Entries taken from a collection:
[BEGIN]

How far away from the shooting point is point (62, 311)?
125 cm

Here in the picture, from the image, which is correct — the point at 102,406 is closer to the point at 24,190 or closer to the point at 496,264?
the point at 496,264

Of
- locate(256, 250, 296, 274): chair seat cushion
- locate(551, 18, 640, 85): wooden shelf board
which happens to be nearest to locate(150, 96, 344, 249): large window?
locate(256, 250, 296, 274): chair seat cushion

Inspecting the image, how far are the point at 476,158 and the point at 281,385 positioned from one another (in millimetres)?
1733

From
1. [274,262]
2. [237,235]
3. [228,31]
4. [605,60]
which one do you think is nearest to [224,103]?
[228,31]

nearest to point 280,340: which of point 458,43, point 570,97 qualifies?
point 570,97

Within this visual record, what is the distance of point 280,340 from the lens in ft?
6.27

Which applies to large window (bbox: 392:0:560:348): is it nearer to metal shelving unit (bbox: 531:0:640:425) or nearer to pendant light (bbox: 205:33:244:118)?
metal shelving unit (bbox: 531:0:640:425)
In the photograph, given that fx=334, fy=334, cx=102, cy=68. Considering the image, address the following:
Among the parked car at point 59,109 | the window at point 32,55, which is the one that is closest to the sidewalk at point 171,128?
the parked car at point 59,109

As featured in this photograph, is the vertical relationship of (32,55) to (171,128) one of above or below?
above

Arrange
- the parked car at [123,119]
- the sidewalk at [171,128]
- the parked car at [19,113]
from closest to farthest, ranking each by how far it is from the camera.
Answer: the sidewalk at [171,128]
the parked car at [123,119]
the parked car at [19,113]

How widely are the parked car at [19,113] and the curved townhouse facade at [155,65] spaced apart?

[END]

WHAT YOU HAVE TO DO »
Working from the material above, retype it in its entirety without change.

RESULT »
How far away from the shooting point is point (62, 311)?
125 cm

Here in the picture, from the image, which is correct — the point at 102,406 is closer to the point at 24,190 or closer to the point at 496,264?
the point at 496,264

Of
- locate(256, 250, 296, 274): chair seat cushion
- locate(551, 18, 640, 85): wooden shelf board
which happens to be nearest to locate(150, 96, 344, 249): large window?
locate(256, 250, 296, 274): chair seat cushion

Inspecting the image, how far are the point at 476,158 and the point at 281,385 positioned from one another (in millimetres)?
1733

From
1. [274,262]
2. [237,235]
3. [228,31]
4. [605,60]
which one do you think is nearest to [224,103]?
[228,31]

nearest to point 280,340: which of point 458,43, point 570,97 qualifies?
point 570,97

Within this visual record, what is the distance of point 280,340 from the lens in ft?
6.27

Which applies to large window (bbox: 392:0:560:348): is it nearer to metal shelving unit (bbox: 531:0:640:425) or nearer to pendant light (bbox: 205:33:244:118)?
metal shelving unit (bbox: 531:0:640:425)
In the photograph, given that fx=334, fy=334, cx=102, cy=68. Considering the image, address the following:
Among the parked car at point 59,109 | the window at point 32,55, which is the one that is closest to the sidewalk at point 171,128?
the parked car at point 59,109

As featured in this photograph, is the vertical relationship of (32,55) to (171,128) one of above or below?
above

Arrange
- the parked car at [123,119]
- the sidewalk at [171,128]
- the parked car at [19,113]
from closest to farthest, ranking each by how far it is from the camera.
Answer: the sidewalk at [171,128]
the parked car at [123,119]
the parked car at [19,113]

How widely are the parked car at [19,113] and the curved townhouse facade at [155,65] spaced apart?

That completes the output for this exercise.